**EXTRAIT FOURNI:**
· · ·

Signalée par l’indispensable Robert Rapilly («Bob Rap») sur la Liste Oulipo, cette initiative originale propose de recréer les Exercices de style de Raymond Queneau (dans une version légèrement actualisée) en les confiant à… des rappeurs.
Métro bondé. Ligne 12. Le narrateur remarque un personnage A, grand, mince avec une grosse pomme d’Adam qui porte un bob Ricard sur la tête. A engueule son voisin B qui selon lui, en profite pour lui marcher sur les pieds à chaque fois que le métro bouge. Dès qu’une place assise se libère, il file s’asseoir. Deux heures plus tard, devant la gare Saint-Lazare, le narrateur recroise le même personnage A, en vive discussion avec un ami renoi C. C conseille à A de mettre du fromage sur ses frites.
À l’origine de ce projet sympathique, le rappeur Big Daddy SLyM et l’émission Double Neuf, diffusée sur la radio associative marseillaise BAM, en partenariat avec la MJC de Fresnes.

· · ·

**Entrées de données enregistrées:**

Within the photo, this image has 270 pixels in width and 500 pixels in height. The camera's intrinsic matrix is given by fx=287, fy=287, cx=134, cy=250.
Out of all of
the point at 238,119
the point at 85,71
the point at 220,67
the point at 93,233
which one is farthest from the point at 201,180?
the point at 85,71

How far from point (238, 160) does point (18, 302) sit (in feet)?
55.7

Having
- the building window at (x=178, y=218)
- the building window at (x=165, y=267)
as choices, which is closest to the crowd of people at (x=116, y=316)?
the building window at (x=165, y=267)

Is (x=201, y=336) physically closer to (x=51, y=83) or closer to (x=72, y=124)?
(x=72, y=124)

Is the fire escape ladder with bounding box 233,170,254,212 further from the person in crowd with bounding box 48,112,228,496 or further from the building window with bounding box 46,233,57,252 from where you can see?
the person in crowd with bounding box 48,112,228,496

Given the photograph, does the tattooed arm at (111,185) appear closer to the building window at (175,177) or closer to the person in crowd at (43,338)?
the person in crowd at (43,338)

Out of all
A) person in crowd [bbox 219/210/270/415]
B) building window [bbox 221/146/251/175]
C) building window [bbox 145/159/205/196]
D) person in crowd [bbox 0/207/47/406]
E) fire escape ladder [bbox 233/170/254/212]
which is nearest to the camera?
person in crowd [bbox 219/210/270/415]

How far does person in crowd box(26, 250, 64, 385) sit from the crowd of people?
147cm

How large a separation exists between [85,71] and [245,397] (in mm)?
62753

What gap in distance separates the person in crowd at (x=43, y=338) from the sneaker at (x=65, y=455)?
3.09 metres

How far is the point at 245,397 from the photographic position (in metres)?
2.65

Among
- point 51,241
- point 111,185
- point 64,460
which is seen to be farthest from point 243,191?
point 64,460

· · ·

**SÉRIE D'EXERCICES:**
(1) Recopiez à l'identique les lignes de la liste, en partant de sa toute première ligne et en vous arrêtant après la ligne qui contient « the point at 93,233 », celle-ci comprise.
(2) Écrivez, s'il vous plaît, la suite du texte sur les Exercices de style confiés à des rappeurs, en reprenant juste après sa dernière phrase.

**RÉPONSES PAR EXERCICE:**
(1)
Within the photo, this image has 270 pixels in width and 500 pixels in height. The camera's intrinsic matrix is given by fx=287, fy=287, cx=134, cy=250.
Out of all of
the point at 238,119
the point at 85,71
the point at 220,67
the point at 93,233

(2)
Cartographier le paysage des innombrables ou-x-pos ces cinquante dernières années, est une mission difficile tant ces collectifs ont eu tendance à n’exister que de façon informelle (voire, à se résumer à une seule personne). À partir des années 1990, la tâche se simplifie quelque peu grâce à l’avènement du Web (support toutefois plus fugace qu’on ne l’imagine) -- nous avions ainsi évoqué la difficulté à retrouver des traces de l’OuRapo et de l’OuSoPo ; cela est également vrai d’ouvroirs nettement plus établis puisque l’Oubapo, par exemple, en plus de deux décennies d’existence, n’a toujours pas de site web.
L’Ouchanpo (ou plus exactement LES ouchanpos), Ouvroir de Chanson Potentielle, fait partie de ces idées tellement évidentes qu’elles ont été explorées par plusieurs personnes et dans des directions différentes. S’il est manifeste que la chanson a fait partie de longue date des terrains de jeux ou-x-piens (Raymond Queneau, Paul Braffort et beaucoup d’autres s’y sont essayé), elle semble le plus souvent avoir été amalgamée avec l’Oumupo, dans ses itérations diverses : ce qui a conduit dans les années 2000, un label de variété à intituler une de ses collections «Oumupo», alors qu’il s’agit purement de chanson et non d’expériences musicales. Aujourd’hui encore, l’Oumupo actuel compte parmi ses membres deux spécialistes de la chanson : Martin Granger et Moreno Andreatta.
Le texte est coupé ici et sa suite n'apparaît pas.